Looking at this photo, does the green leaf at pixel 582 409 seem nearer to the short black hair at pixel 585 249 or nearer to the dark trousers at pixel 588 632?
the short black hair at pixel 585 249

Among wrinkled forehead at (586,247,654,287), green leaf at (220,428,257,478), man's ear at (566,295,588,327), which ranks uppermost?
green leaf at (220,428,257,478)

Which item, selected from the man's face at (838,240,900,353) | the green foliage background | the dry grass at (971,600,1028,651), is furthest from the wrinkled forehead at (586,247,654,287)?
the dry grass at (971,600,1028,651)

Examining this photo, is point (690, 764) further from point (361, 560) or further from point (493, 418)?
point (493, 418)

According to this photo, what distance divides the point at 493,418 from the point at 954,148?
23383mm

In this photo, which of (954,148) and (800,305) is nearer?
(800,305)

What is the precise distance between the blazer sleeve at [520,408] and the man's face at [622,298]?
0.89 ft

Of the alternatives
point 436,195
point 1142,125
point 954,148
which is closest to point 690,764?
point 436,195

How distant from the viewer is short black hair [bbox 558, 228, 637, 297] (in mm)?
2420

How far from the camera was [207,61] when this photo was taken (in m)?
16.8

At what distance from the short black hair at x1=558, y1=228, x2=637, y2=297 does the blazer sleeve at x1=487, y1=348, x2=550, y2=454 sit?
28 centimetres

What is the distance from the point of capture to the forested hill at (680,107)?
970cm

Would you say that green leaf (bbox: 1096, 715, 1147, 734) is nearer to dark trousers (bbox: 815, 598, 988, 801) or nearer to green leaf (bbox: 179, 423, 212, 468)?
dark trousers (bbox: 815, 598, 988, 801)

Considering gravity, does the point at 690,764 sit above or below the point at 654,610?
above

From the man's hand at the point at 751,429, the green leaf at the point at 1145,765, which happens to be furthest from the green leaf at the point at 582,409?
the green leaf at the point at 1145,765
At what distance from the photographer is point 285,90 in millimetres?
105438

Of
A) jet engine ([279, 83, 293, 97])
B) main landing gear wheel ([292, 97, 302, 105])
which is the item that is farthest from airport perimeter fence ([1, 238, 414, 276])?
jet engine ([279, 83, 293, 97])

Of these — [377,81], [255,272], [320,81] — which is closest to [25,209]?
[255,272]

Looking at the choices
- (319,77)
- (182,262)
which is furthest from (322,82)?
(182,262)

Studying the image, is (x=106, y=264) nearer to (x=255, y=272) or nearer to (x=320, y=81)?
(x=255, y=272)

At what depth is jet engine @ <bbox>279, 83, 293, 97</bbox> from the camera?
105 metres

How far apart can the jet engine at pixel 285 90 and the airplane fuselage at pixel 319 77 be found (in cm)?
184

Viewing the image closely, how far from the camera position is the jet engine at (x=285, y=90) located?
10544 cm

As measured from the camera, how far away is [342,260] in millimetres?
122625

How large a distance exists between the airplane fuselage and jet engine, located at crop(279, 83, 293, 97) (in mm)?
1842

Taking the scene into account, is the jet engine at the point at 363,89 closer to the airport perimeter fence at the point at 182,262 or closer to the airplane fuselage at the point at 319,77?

## [Prompt]
Give back the lines of the listing from the one with "Studying the image, is" through the end, both included, exactly as written and with nothing added.

## [Response]
Studying the image, is (x=106, y=264) nearer to (x=255, y=272) or nearer to (x=320, y=81)?
(x=255, y=272)

At what depth is jet engine @ <bbox>279, 83, 293, 97</bbox> from the camera?
105 metres

How far apart can the jet engine at pixel 285 90 and the airplane fuselage at pixel 319 77 be found (in cm)?
184

Viewing the image closely, how far from the camera position is the jet engine at (x=285, y=90) located?
10544 cm

As measured from the camera, how far away is [342,260] in millimetres?
122625

How large a distance exists between the airplane fuselage and jet engine, located at crop(279, 83, 293, 97) (in mm)?
1842

Taking the scene into account, is the jet engine at the point at 363,89 closer to the airport perimeter fence at the point at 182,262 or closer to the airplane fuselage at the point at 319,77?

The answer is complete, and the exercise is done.